Crema solare, cappello e occhiali. Per godere della bella stagione proteggersi dai danni del sole è un imperativo categorico. E gli italiani hanno ormai una maggiore consapevolezza, anche se alcuni dubbi su come farlo al meglio restano, soprattutto quando sulla pelle ci sono nei, tatuaggi, vitiligine o una depilazione recente. A fare chiarezza in un'intervista all'Adnkronos Salute è Andrea Paro Vidolin, responsabile del Centro di fotodermatologia dell'ospedale Israelitico Roma. Gli italiani sono davvero diventati più responsabili rispetto all'esposizione al solare? E soprattutto: si sanno proteggere? «Sicuramente rispetto al passato siamo molto più bravi perché l'informazione, quella fatta da noi medici e quella fatta dai giornalisti, ha avuto i suoi effetti - risponde lo specialista - A questo si aggiunga che i filtri solari sono anche molto cambiati e oggi proteggono ad ampio raggio.
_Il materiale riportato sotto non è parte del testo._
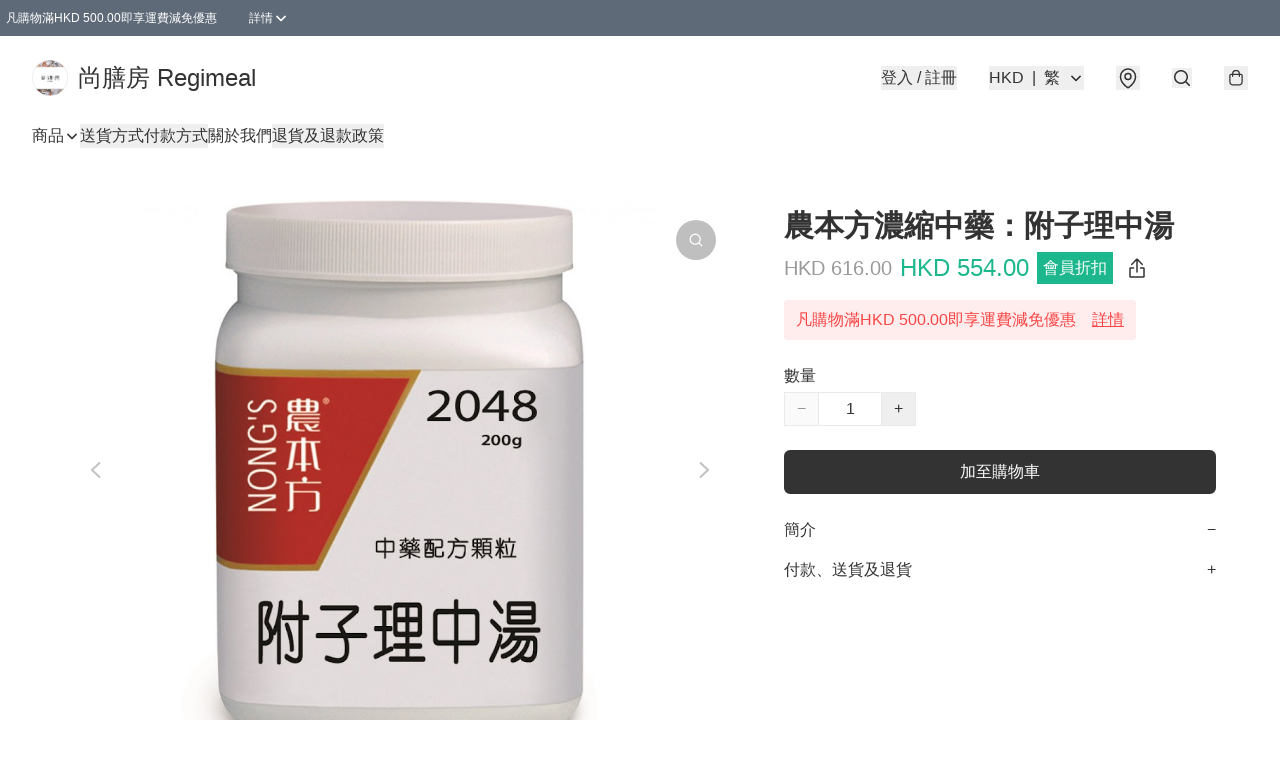

--- FILE ---
content_type: application/javascript
request_url: https://www.regimeal.hk/fb_pixel_page_view
body_size: -24
content:
(function initFBQ(){var fbPixelUserData = {};fbq('init', "509670786264304", fbPixelUserData, { agent: 'plboutir' });fbq('track', "PageView", {}, { eventID: "1cfc8117d6de4fb894106c01908e4f83" });}())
Un buon solare deve schermare dai raggi Uva, che sono la componente principale dell'esposizione al sole, ma anche dall'Uvb, dalla luce visibile e dall'infrarosso, cioè da tutto ciò che emette il sole. Quindi la prima regola è farsi consigliare un buon prodotto.
Come mettere la crema
Altra cosa fondamentale è insegnare al consumatore come mettere il solare, che significa, soprattutto, la necessaria quantità. Quando si fanno i test in laboratorio, infatti, si usano 2 milligrammi per centimetro quadrato, quindi tanto prodotto in poco spazio. Si deve, dunque, applicare tanto prodotto e rinnovarlo almeno ogni ora. Anche se è water resistant va comunque riapplicato per avere davvero quel fattore di protezione». Ma si può scegliere qualsiasi formulazione del prodotto o ci sono differenze? "È logico che la crema funziona di più - spiega Paro Vidolin - Poi, a scalare, un po' di meno il latte, l'emulsione, il gel e lo spray. La crema è quella che funziona di più, ma magari lo spray è il più comodo e va bene, ricordando però di riapplicarlo più frequentemente».